The church was old, like so much of Santo Domingo architecture in the colonial city. An imposing structure that dominated the site and an attractive park across the way. My student’s mother had parked her car so we could walk through this green park to the church. I remember feeling a bit enchanted by the scene, so ancient and picturesque, walking toward and ancient church in a foreign land beneath what I took to be large native mahoganies.
A man approached and the moment was spoiled. He stepped in front of us and addressed me in Spanish, which at that point was alien to me. I stammered. Mrs. Threan, who had seemed to me like a blonde soccer mom turned to the man and smiled, then in perfect Spanish asked how she could be of service. He presented her with a creased and dirty medical prescription and as we learned later, asked for money to fill it. His little, he said, was on death’s doorstep and the only that would save her was this medicine that he could not afford. So, he asked for help.
Now the irony of this encounter struck me so I was forced to turn my face away. Here this lady is taking us to church and approached by somebody who is clearly running a scam on her. My expectation was that she was scold him sternly in his own language and send him away. The old, much folded prescription recognized for what it was – a prop. As he waited he removed his battered yellow hard hat in a respectful gesture which I found well acted after many rehearsals.
I suppose the manly thing to have done was for me to shoo the guy away with some good old American English and save Mrs. Threan the embarrassment.
But before I could speak she said, holding the much traveled prescription, “I am so sorry for your little girl. Of course I will help you immediately. Take this prescription to my pharmacy, which is just near here. I will write you a note, they will fill it and put it on my account.”
The guy did a pretty good job of acting but failed in the end to look even mildly sincere. He stammered that he didn’t want to do that. He wanted cash. He was convinced the pharmacy was closed on Sunday, but she assured him it was open. She found a scrap of paper and a pen in her purse and began writing. He stomped away.
I did not know this woman but her wisdom and compassion I never forgot. At no time did she speak down to the man, accuse him of his obvious swindle, or in her manner display disrespect.
So, on that windy autumn day in the bank parking lot I knew what I should’ve done. The same thing she did. I might easily have told him to go to one of several motels I knew near the bank, and while he was on the way I would simply pull out my cell phone, my American Express and he would have had a room for the night or he would’ve walked away and my ten bucks would still be in my pocket.

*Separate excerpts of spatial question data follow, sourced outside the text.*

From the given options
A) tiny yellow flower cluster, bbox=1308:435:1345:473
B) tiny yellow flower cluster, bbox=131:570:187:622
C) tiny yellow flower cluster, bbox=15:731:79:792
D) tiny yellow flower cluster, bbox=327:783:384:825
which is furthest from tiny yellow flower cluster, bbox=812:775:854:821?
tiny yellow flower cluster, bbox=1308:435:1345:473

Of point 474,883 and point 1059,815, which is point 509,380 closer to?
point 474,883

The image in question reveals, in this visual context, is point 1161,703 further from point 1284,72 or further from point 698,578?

Our suspicions of panhandlers are often justified, but we shouldn’t forget that regardless of what they beg for, they have been reduced to begging. That in itself is enough to deserve our sympathy. We should do what Jesus said – if somebody asks you for something, give it to them.
Now, as I often do, I will recommend a book, An Invisible Thread by Laura Schroff and Alex Tresniowski. If you sometimes think that life in a big city like New York is so infested with crime, drugs, and hopelessness that nothing good ever happens there, you need to read this true story. Too often such stories as this are buried somewhere, but this one became a bestseller.
Take some time to allow a little soft light of truth to illuminate your heart. Life ain’t so bad if we don’t accept the power of despair. Read about it. You won’t find it in the news.